● **What you are asked to do**:
In these lines, switch every "pond water" to "pond surface" and change nothing else. Give back only the text and leave out the pictures.

BEGIN

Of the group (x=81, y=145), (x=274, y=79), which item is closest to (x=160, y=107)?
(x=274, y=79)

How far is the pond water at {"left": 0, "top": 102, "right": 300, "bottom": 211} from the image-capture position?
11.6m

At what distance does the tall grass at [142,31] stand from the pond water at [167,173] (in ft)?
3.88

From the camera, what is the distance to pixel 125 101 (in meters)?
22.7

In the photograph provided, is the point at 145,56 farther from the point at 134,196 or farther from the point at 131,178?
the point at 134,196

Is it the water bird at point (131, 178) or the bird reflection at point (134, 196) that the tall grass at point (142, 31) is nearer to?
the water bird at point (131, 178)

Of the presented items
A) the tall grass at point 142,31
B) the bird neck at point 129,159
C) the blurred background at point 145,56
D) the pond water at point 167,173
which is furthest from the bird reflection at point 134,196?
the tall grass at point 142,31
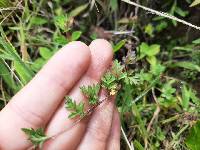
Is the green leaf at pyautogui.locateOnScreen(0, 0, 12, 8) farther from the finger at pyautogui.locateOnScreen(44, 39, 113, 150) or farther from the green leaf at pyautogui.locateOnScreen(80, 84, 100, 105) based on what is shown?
the green leaf at pyautogui.locateOnScreen(80, 84, 100, 105)

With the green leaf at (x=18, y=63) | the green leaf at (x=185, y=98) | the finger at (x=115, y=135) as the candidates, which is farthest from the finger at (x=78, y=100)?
the green leaf at (x=185, y=98)

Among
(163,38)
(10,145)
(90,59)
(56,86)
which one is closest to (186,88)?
(163,38)

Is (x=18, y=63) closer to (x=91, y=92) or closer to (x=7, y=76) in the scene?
(x=7, y=76)

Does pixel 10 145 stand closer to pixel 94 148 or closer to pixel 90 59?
pixel 94 148

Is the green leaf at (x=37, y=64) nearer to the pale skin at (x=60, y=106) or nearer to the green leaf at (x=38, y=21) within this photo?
the green leaf at (x=38, y=21)

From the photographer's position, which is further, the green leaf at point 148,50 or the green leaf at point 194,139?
the green leaf at point 148,50

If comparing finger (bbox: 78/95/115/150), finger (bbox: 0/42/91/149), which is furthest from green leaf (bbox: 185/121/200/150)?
finger (bbox: 0/42/91/149)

END

● **Solution to the exercise**:
Of the group (x=81, y=145), (x=274, y=79), which item is closest to (x=160, y=107)?
(x=274, y=79)

How far is the pond surface at {"left": 0, "top": 102, "right": 300, "bottom": 211} from the image-capture position?
11.6m

At what distance does the tall grass at [142,31] stand from the pond surface at [167,173] (in ft)?
3.88

From the camera, what is the distance to pixel 125 101 (in meters)?
22.7

In the photograph provided, is the point at 145,56 farther from the point at 134,196 or farther from the point at 131,178?
the point at 134,196

Is it the water bird at point (131, 178) or the bird reflection at point (134, 196) that the tall grass at point (142, 31) is nearer to?
the water bird at point (131, 178)

Of the presented items
A) the tall grass at point 142,31
B) the bird neck at point 129,159
C) the blurred background at point 145,56
D) the pond surface at point 167,173
which is furthest from the bird reflection at point 134,196?
the tall grass at point 142,31
Is the green leaf at pyautogui.locateOnScreen(0, 0, 12, 8) farther from the finger at pyautogui.locateOnScreen(44, 39, 113, 150) or farther from the green leaf at pyautogui.locateOnScreen(80, 84, 100, 105) based on what is shown?
the green leaf at pyautogui.locateOnScreen(80, 84, 100, 105)

With the green leaf at (x=18, y=63) | the green leaf at (x=185, y=98) | the finger at (x=115, y=135) as the candidates, which is farthest from the finger at (x=78, y=100)?
the green leaf at (x=185, y=98)

Among
(163,38)
(10,145)
(90,59)
(56,86)
which one is closest to (186,88)?
(163,38)

Is (x=18, y=63) closer to (x=91, y=92) or closer to (x=7, y=76) in the scene?
(x=7, y=76)

Does pixel 10 145 stand closer to pixel 94 148 or closer to pixel 90 59?
pixel 94 148

Is the green leaf at (x=37, y=64) nearer to the pale skin at (x=60, y=106) or nearer to the green leaf at (x=38, y=21) within this photo?
the green leaf at (x=38, y=21)

From the photographer's position, which is further, the green leaf at point 148,50 or the green leaf at point 194,139?
the green leaf at point 148,50

If comparing finger (bbox: 78/95/115/150), finger (bbox: 0/42/91/149), which is furthest from green leaf (bbox: 185/121/200/150)?
finger (bbox: 0/42/91/149)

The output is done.